:: INPUT RECORDS ::
________________________________________
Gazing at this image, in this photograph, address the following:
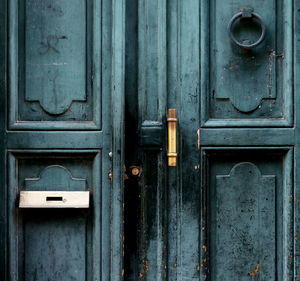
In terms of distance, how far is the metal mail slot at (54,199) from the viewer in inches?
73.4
________________________________________
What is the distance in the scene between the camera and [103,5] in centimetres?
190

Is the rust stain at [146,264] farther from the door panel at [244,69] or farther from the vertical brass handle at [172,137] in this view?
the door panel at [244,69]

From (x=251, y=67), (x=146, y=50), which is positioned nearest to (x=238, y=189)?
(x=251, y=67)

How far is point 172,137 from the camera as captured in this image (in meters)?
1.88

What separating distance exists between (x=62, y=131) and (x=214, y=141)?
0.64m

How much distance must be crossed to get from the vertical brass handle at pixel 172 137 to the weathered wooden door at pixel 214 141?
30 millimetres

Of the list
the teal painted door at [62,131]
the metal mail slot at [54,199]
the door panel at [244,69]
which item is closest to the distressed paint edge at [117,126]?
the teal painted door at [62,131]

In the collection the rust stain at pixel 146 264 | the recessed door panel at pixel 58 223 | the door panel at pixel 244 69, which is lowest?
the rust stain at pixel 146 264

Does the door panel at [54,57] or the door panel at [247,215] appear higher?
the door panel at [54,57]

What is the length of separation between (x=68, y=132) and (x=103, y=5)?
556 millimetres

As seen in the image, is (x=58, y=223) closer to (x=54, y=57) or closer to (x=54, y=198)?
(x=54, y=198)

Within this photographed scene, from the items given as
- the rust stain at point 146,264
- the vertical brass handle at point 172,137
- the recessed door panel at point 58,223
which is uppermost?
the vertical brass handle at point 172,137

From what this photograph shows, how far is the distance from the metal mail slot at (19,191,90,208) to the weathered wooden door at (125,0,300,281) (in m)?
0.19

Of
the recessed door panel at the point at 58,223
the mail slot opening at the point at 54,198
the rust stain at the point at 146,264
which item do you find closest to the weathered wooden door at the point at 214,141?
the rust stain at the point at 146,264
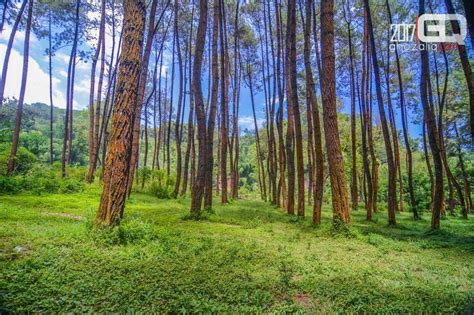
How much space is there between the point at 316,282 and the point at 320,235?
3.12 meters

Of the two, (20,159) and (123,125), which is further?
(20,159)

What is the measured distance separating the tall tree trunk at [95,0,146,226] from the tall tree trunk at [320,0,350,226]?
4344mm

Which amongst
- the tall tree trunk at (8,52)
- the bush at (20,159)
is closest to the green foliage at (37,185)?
________________________________________
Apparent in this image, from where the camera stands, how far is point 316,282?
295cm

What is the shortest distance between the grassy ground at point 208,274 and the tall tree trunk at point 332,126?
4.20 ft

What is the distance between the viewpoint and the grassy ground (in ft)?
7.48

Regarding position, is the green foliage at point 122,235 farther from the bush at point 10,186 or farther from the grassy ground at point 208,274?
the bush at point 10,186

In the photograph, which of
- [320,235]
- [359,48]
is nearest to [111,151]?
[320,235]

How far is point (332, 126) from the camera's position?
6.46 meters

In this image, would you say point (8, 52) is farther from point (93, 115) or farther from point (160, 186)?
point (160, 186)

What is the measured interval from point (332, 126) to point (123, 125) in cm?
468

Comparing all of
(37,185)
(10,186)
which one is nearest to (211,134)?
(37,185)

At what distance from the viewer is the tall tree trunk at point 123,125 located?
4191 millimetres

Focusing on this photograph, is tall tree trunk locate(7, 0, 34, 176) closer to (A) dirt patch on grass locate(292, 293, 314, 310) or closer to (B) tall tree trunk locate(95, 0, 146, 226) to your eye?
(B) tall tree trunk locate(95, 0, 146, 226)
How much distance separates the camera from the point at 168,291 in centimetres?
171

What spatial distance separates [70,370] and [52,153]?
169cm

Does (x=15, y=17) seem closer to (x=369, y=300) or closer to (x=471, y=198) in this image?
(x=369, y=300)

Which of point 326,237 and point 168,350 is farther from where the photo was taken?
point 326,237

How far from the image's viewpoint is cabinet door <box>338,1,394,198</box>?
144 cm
________________________________________
Can you show every line in the records above that contains the word "rust"?

:: RIGHT ANSWER ::
Is the rust stain at [146,264] farther from the door panel at [244,69] or farther from the vertical brass handle at [172,137] in this view?
In the collection the rust stain at pixel 146 264 | the recessed door panel at pixel 58 223 | the door panel at pixel 244 69, which is lowest?
the rust stain at pixel 146 264
- the rust stain at point 146,264
the rust stain at the point at 146,264
the rust stain at the point at 146,264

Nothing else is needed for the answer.